When he arrived at a construction site at 1100 Broadway in Oakland on June 26, 2019, Bowie found a noose on the barricade near his assigned elevator.
Bowie, 42, complained to his supervisors, but he says they brushed him off.
In the lawsuit, the four men say supervisors referred to them as “undesirables,” “lazy” and “dumb N-words.” They say they were subjected to racist imagery — swastikas, “KKK” markings and black monkeys — and racist jokes, like a hanging man with slots that spelled the N-word, in the bathrooms, at their work stations and on their personal property.
After reporting the behavior to supervisors and human resources, Bowie, Martin, Ross and Roberson say they were assigned menial tasks, such as cleaning and sweeping floors while apprentices worked on elevators.
In 2018, Black people accounted for just 7% of the construction workforce in the United States, according to the Bureau of Labor Statistics. That number has changed little in 25 years.
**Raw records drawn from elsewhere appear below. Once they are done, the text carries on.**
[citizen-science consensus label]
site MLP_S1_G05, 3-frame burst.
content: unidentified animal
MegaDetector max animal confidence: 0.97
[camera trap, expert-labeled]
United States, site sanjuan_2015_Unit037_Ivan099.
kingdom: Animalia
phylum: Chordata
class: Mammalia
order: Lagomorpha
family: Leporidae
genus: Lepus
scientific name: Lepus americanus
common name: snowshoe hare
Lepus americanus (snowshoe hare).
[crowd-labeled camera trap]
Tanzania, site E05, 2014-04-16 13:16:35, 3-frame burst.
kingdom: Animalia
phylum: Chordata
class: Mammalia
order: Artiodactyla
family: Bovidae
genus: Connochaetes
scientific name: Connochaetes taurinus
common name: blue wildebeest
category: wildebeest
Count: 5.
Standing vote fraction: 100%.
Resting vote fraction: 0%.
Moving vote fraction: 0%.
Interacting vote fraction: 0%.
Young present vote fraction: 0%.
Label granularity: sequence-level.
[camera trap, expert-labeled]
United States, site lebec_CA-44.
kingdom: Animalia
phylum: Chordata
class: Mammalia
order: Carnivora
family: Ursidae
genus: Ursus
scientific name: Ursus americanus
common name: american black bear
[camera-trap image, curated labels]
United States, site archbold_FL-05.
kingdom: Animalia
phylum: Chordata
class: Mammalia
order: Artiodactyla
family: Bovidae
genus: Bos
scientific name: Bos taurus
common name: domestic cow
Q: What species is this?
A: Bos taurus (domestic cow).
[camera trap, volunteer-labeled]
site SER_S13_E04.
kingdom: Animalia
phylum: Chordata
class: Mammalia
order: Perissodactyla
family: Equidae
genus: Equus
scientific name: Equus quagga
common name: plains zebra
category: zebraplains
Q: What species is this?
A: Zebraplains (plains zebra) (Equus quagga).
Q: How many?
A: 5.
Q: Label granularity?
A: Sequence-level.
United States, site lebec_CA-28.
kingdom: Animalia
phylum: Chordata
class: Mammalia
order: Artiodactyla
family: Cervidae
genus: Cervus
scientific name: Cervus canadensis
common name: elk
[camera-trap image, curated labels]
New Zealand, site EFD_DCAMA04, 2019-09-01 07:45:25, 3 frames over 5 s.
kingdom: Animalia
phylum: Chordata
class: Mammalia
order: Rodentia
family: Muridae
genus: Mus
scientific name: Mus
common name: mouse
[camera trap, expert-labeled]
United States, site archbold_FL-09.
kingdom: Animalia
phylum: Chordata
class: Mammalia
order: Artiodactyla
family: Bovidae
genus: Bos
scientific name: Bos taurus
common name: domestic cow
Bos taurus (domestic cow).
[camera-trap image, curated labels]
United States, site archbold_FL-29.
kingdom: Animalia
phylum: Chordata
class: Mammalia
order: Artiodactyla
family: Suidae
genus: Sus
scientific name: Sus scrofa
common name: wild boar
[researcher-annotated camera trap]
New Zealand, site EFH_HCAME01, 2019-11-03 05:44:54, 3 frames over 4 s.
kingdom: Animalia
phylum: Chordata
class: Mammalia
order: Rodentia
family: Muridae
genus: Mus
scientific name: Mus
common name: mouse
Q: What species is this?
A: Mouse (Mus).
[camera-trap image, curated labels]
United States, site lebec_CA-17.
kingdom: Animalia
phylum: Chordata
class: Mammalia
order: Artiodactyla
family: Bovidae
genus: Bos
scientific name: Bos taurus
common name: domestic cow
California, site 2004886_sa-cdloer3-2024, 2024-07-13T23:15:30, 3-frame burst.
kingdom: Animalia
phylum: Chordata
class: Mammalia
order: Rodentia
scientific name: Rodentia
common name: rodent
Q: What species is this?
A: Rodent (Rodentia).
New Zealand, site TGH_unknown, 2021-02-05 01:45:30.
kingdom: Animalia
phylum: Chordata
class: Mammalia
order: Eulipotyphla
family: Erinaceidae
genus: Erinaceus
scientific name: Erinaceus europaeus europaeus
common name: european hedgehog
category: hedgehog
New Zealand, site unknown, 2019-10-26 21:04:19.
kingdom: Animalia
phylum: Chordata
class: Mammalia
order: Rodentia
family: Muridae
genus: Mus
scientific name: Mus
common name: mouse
In a statement, Michael Corbo, Mitsubishi Electric’s chief operating officer contradicted the men, saying the company doesn’t tolerate harassment, discrimination or retaliation, that the company investigated all complaints these employees raised “and took prompt action as appropriate. The company cannot comment on the specifics of this matter due to employee privacy rights.”